Contributors
Gary M. Galles - Contributor
Mr.
Galles is a professor of econmics at Pepperdine University.
Taxes
and Spending Are Not Created Equal
The hidden costs of legislative spending...
[Gary M. Galles] 12/2/03
Governor Schwarzenegger has proposed the first small installment
of spending cuts that will be necessary for California to start
closing its budget chasm. In response, he is being pilloried
for how unfair each cut is. And the Democrats in Sacramento are
using (if not orchestrating) the outcry to maneuver for their
still-favored tax increases instead, especially since a Republican
can be forced to bear the heat.
But the constantly repeated Democratic mantra that any spending
cut is too costly to bear (which implies that the alternative
of tax increases is not!) has it backwards. Government spending
and taxes are not created equal. In fact, tax increases are far
more costly than reining in spending. The taxes to fund a dollar
of government spending cost Californians far more than a dollar.
Where do
the extra costs of government spending arise?
An appreciable
part of both expenditure programs and the taxes that finance
them go to cover administrative costs, so that providing a dollar of services
to beneficiaries requires that this added cost must be covered as well.
Large compliance costs are also imposed on both taxpayers and
recipients by the often very complex rules they are forced to
follow, costs which are real, even though they are omitted in
government budgets.
The ever-changing rules also introduce substantial added risks
of future alterations, which can turn virtually any good decision
into a bad one at the whim of a legislator, judge, or bureaucrat.

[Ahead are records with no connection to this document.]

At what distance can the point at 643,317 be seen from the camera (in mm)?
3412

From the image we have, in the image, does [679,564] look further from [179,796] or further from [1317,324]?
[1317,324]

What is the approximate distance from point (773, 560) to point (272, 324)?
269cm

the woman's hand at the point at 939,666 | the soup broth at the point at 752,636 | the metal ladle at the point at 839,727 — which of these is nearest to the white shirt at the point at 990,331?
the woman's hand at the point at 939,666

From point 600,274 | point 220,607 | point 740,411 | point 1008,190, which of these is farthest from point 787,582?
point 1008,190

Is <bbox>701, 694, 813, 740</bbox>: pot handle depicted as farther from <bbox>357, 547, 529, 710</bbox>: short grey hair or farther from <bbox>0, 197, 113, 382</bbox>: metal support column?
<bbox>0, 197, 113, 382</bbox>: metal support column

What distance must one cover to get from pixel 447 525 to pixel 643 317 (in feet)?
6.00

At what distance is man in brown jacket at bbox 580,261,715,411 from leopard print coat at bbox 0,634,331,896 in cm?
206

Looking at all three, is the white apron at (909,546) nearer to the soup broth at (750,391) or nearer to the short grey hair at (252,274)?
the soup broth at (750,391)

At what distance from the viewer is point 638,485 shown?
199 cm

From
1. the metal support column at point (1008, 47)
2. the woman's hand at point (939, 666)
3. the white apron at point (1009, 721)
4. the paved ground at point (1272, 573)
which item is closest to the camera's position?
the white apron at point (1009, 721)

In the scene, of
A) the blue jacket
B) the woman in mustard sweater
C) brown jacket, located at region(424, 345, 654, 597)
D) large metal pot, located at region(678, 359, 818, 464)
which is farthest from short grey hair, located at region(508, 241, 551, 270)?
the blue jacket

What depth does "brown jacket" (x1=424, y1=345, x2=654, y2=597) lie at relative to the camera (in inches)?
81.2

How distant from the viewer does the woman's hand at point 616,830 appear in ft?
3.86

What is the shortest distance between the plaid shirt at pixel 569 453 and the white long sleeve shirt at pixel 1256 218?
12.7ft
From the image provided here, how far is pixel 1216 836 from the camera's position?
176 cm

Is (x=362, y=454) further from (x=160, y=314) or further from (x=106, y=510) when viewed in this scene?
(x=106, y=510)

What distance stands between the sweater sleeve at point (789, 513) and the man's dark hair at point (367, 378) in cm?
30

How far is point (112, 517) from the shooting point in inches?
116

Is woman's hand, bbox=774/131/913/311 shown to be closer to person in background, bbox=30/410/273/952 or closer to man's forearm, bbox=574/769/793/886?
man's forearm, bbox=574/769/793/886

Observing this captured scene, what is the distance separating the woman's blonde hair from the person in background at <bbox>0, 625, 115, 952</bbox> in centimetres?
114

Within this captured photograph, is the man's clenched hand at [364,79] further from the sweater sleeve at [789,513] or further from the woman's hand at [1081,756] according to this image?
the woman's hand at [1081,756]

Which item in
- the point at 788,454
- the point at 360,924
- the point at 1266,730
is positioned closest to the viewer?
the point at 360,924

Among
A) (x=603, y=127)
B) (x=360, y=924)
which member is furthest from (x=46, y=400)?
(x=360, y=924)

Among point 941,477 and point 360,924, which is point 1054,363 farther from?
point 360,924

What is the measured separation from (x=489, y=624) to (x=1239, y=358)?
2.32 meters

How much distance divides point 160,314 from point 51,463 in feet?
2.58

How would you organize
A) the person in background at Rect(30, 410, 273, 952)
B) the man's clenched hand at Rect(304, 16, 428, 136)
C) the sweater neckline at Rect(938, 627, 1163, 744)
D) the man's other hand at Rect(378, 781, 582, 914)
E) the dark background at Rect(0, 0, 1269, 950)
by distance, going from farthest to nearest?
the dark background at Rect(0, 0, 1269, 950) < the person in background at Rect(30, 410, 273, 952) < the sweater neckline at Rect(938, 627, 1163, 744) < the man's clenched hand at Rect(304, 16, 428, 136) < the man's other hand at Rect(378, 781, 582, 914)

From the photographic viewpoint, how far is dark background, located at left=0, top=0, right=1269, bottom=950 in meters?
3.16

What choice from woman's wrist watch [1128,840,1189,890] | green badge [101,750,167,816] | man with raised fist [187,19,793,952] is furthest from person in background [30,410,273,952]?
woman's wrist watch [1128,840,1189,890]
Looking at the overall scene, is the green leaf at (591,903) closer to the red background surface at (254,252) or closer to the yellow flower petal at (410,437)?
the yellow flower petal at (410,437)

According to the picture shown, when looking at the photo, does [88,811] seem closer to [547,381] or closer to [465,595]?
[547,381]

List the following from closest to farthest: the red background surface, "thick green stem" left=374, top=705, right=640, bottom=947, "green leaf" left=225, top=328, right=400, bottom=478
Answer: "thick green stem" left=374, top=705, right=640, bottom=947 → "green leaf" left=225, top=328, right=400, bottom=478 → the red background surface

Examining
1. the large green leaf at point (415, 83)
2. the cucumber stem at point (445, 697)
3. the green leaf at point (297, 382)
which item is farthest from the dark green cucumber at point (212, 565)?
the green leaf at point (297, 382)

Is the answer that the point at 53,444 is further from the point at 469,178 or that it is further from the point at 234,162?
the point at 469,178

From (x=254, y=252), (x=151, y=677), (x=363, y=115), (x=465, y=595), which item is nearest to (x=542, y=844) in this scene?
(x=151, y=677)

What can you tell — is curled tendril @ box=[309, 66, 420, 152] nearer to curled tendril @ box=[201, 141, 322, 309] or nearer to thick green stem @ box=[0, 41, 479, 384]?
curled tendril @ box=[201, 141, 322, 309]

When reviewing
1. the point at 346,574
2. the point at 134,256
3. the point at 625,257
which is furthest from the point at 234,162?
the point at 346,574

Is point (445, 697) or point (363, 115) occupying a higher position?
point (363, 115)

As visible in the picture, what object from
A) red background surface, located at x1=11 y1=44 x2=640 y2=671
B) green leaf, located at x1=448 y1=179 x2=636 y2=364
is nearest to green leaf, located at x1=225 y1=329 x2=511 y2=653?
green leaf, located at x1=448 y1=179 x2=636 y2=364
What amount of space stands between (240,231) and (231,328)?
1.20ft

The most important surcharge to the cost of a dollar of government
spending, however, is the added social cost of raising the tax
revenue to fund it. Taxes introduce a wedge between the value
to buyers of the goods and services provided and what sellers
receive after taxes are taken out. And the wedge created by California's
taxes come on top of the burdens from federal taxes and state
and federal regulations. This eliminates many jointly productive
transactions that would otherwise take place, and the wealth
they would have created. And the higher this cumulative burden,
the greater the destruction of wealth.
Suppose someone faced
a 40% combined tax rate on added income, far below the rate
for many, given that multiple, often hidden
taxes are often imposed on the same stream of income-creating
services and the purchases they finance. That would mean that
every transaction that provided $100 of value to the buyer but
cost more than $60 that would be left to the seller government's "cut" would
no longer be made. In other words, every arrangement in which
the gains were less than 40% would be wiped out, and the gains
they would have generated disappear with them. Raising taxes
further would destroy still more wealth creation.
Including all these
largely hidden costs of taxation implies that the true social
cost of even a "well spent" state
budget dollar substantially exceeds a dollar. Therefore, even
if it could be demonstrated that a particular spending program
generated more in benefits than their dollar cost (which, of
course, has not been demonstrated for the programs in question),
it still would not justify tax increases rather than spending
cuts.
To be justified, the benefits of spending would have to exceed
not just the dollars spent, but all the costs entailed, including
the added administrative, compliance, and uncertainty costs,
plus the very substantial costs from gains wiped out by the greater
tax wedge necessary to fund that spending. The list of spending
that can meet such standards is very short.
So when the Democrats assail Governor Schwarzenegger, perhaps
he can ask THEM to justify the hidden costs of the boundless
spending that has become the sorry hallmark of California's legislature.